##### Document #####

A Good Day (slight return)

Long-time readers of my blog my remember that a little over two years ago, I wrote this:

“It’s been a good day today.  The sun has been shining down from a beautiful blue sky.  At lunch, I sat in the beer garden of a pub, drank an ice cold lime and soda, and enjoyed the summer.  I took a walk in a park this afternoon, and strolled underneath trees, before visiting my family for dinner.  As the sun set, and the sky turned an amazing red, shot though with silver clouds, I hopped on a train to see some good friends I haven’t seen in months, visiting from the states.We sat about and laughed and drank gin and tonic and ate great food and we had a wonderful time.  It’s been a really good day.”

Today, the sun did not shine, until I left the office to meet up with Andrew, and an American friend I don’t get to see enough of.  We walked through the backstreets of London, which are pretty much my favourite place to walk, and despite the day’s unpromising start, I found myself enjoying the early evening sunshine.  We went for good food, and enjoyed pleasant conversation.  I’m home now, and the sunset through my window is a beautiful as any Tooting has ever given me (and it’s given me many) cresents of cloud burn gold against the pale blue sky, lit by the sun.  All things considered, I’ve had a good day.

I end this post with the same sentence I ended that post with, two years ago.

I was laid off this afternoon.

Subconcious Slapfight.

I don’t normally do the “sharing my dreams with the world” thing, not least because I generally don’t remember them. But for the last week, I’ve been having what I can only describe as a continuing dream, and a really vivid one. I’m sitting crosslegged in front of a low coffee table in the flat I lived in until I was ten. Someone is sitting opposite me – I have no idea who they are, but we’ve been having a conversation about life the universe and everything, over the last week. Over the course of this discussion, we have, from time to time, left the table to pop back into my memories and also into a few things that haven’t happened, but it really isn’t hard to see how they might have, or what the particular set of feelings that inspire the fiction are. Generally, the point is to explain what I did wrong at that time/would have done wrong – not always, but generally.

#####

▸ List of tasks:
a) In the blog post, whom did the writer meet after leaving the office?
b) Extract from the blog post the passage starting with "Today, the sun" and going on through "off this afternoon.".
c) Write what comes next in the blog post about the recurring dream, picking up after its final sentence.

##### Dataset content #####

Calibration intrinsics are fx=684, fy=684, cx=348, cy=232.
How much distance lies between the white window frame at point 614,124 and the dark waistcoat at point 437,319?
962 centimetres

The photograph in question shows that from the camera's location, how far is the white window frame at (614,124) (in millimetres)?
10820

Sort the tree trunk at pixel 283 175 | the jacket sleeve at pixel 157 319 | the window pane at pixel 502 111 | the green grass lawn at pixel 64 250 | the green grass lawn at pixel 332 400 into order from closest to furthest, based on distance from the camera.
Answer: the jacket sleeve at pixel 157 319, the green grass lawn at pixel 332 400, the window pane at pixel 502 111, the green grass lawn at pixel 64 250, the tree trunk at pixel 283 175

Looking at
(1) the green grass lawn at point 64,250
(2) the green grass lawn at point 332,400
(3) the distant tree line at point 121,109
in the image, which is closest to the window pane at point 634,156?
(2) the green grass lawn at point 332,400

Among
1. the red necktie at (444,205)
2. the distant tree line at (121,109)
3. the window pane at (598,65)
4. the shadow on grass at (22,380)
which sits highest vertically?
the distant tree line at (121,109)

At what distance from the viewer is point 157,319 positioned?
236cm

#####

▸ Task results:
a) Andrew and an American friend.

b)
Today, the sun did not shine, until I left the office to meet up with Andrew, and an American friend I don’t get to see enough of.  We walked through the backstreets of London, which are pretty much my favourite place to walk, and despite the day’s unpromising start, I found myself enjoying the early evening sunshine.  We went for good food, and enjoyed pleasant conversation.  I’m home now, and the sunset through my window is a beautiful as any Tooting has ever given me (and it’s given me many) cresents of cloud burn gold against the pale blue sky, lit by the sun.  All things considered, I’ve had a good day.

I end this post with the same sentence I ended that post with, two years ago.

I was laid off this afternoon.

c)
Every night, the dream more or less picks up where it left off the previous night. I’m really not sure what I’ve done to mean that my subconcious is giving me this kicking/sage advice in such a peculiar way, or why it’s such a miserable bastard. (Shut up, the lot of you – I am not miserable, and not generally a bastard. I am a happy and nice person. If you disagree, I will have you eaten by trained squirrels.)

Last night’s particular gem (the gist at least):

“No-one ever promised you that you’d get anything you want. If get even one thing, consider it a bonus that’ll last for a short while and enjoy it. You’re not alive to be happy. You’re alive to be alive. Anything else is your own idea, and means fuck-all. Being unhappy about the nature of life is completely pointless, and the sign of someone who hasn’t grown up yet.”

I’m hoping to talk to a more upbeat bit of my subconcious tonight, because while I can’t disagree with that lot, I like to start my day with a little less bleak reality than that. I’m really not ready for stark existential horror until I’ve had a coffee.

In other news, I’ve been meaning to mention Flipron, a band I caught quite by chance at Glastonbury. I’m listening to their album “Fancy Blues and Rustique Novelties”. Their website has a review that describes them as “easy listening for the uneasy”. They’re like hawaiian music gone strange in places, weird little Tim Burton-esque bits of song. Ace.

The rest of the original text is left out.